Il va bientôt falloir tous se mettre au Kobaïen, cette langue martiale et terrorisante inventée par Christian Vander pour distinguer encore plus la musique de Magma de tout ce qui s’était fait précédemment sur cette planète. Car, après avoir longtemps incarné une sorte de repoussoir prog aux yeux de beaucoup, Magma semble connaître le même regain d’intérêt que pas mal de hérauts du krautrock dont ils sont à l’évidence les cousins. On s’engouffre désormais sans crainte à travers les portes que ces barbares ont ardemment défoncées au cours de la décennie 70, certains de trouver, sinon la lumière, au moins des pistes transversales uniques entre le rock et le jazz, le primitivisme et la musique savante, Stravinski et Soft Machine.

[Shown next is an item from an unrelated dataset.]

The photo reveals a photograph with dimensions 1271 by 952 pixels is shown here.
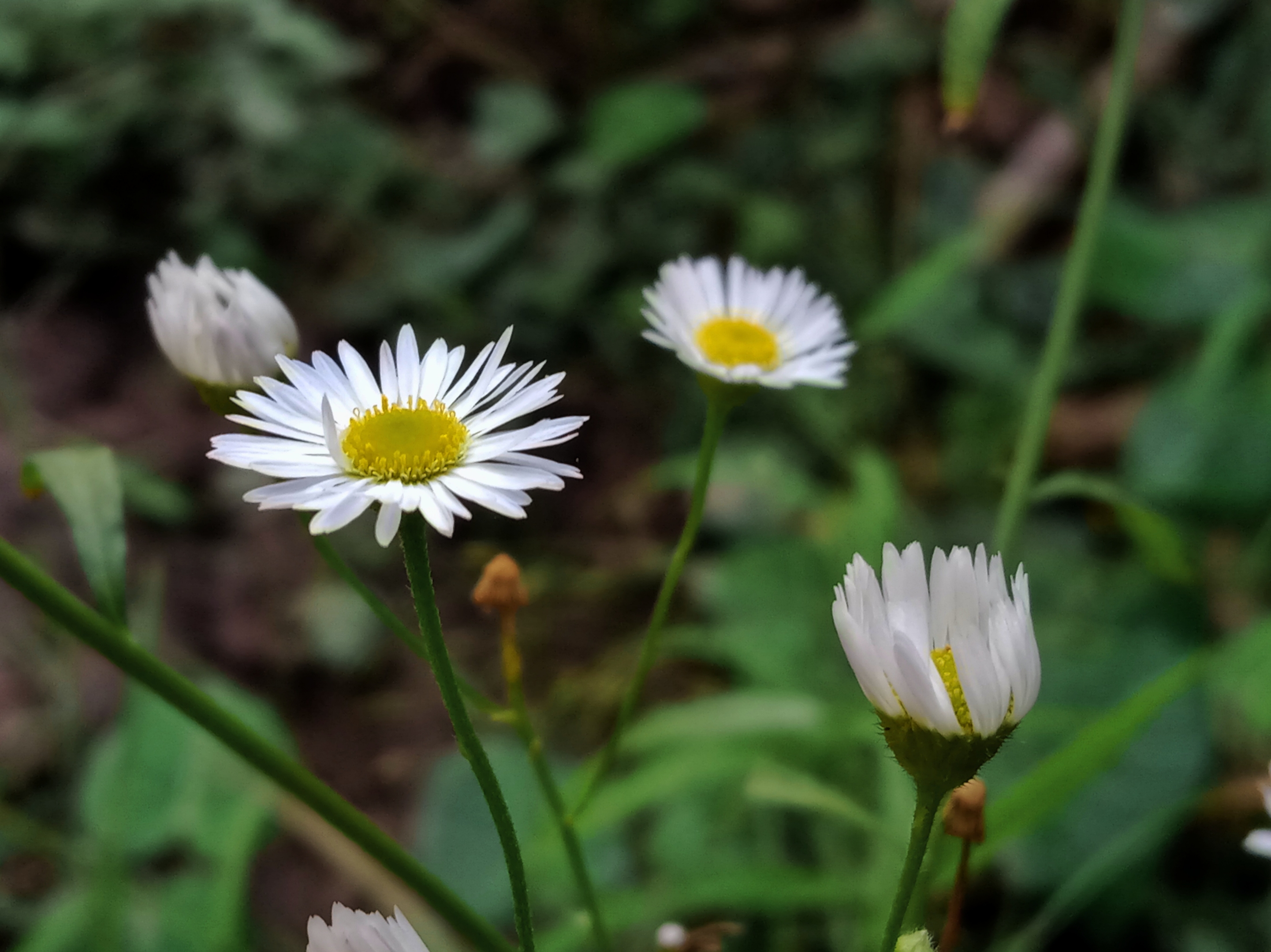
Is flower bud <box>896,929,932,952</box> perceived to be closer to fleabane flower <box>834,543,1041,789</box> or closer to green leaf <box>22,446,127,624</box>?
fleabane flower <box>834,543,1041,789</box>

Inconsolé par la mort de John Colrane, Vander fonde dans la traînée de 68 ce groupe avec un seul mot d’ordre : « faire une musique de sauvage ». Mission déjà accomplie avec un (double) premier album en 70, dont la cible centrale, Kobaïa, résonne toujours comme l’un des actes insurrectionnels les plus fort d’une époque qui n’en manquait pourtant pas. Même leur folklore esthétique inspiré par la science fiction oppressive et leur sabir un peu « KommicK » influence aujourd’hui quantité de factions dans les sphères de la musique expérimentale la plus rude, tels Sun O))) ou Guapo, fascinés par leur opacité de secte apocalyptique.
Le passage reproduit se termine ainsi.